# LIST OF TASKS
• A. Duplicate the stretch of the 2X Software profile from "2X Software was a Maltese" through "include mobile device management.".
• B. According to the 2X Software profile, how did the company come to offer mobile device management? Explain in one to three sentences.

2X Software was a Maltese software company specializing in virtual desktop, application virtualization, application delivery, Remote Desktop Services, remote access and Mobile Device Management. On 25 February 2015, 2X Software was acquired by Parallels, Inc. The 2X products, Remote Application Server and Mobile Device Management, are now included in Parallels' offering.

Profile
The company has offices in the United States, Germany, UK, Australia and Malta. It develops software for the server-based computing market, in the application virtualization, remote desktop services and virtual desktop infrastructure space. With the acquisition of MDM from 3CX, the company extended its portfolio to include mobile device management.

In 2014 it was a finalist for Best of TechEd 2014, Govies Government Security Award 2014  and Datacenter ICT Application Product of the Year.

The company was acquired by Parallels, Inc. on 25 February 2015.

Products

2X Remote Application Server

2X RAS delivers virtual desktops and Windows applications hosted on hypervisors such as Microsoft Hyper-V, Citrix XenServer, VMware vSphere and others, to remote mobile or desktop devices,

2X RAS won Cloud Computing Magazine's 2012 Cloud Computing Excellence Award. 2X RAS has also won the Government Security Award 2014 and has been named to CRN's 2014 Virtualization 50 list.

# RAW DATA
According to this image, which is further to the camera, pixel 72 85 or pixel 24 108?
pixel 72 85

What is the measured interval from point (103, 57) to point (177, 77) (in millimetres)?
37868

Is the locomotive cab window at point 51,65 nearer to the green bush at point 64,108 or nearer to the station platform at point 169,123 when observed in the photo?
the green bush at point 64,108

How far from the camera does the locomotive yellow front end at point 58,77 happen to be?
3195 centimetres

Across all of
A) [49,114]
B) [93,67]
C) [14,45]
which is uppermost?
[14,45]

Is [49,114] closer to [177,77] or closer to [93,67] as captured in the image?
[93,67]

# OUTPUTS
• A.
2X Software was a Maltese software company specializing in virtual desktop, application virtualization, application delivery, Remote Desktop Services, remote access and Mobile Device Management. On 25 February 2015, 2X Software was acquired by Parallels, Inc. The 2X products, Remote Application Server and Mobile Device Management, are now included in Parallels' offering.

Profile
The company has offices in the United States, Germany, UK, Australia and Malta. It develops software for the server-based computing market, in the application virtualization, remote desktop services and virtual desktop infrastructure space. With the acquisition of MDM from 3CX, the company extended its portfolio to include mobile device management.

• B. The company added mobile device management to its portfolio by acquiring MDM from 3CX. Before that, its software covered application virtualization, remote desktop services, and virtual desktop infrastructure.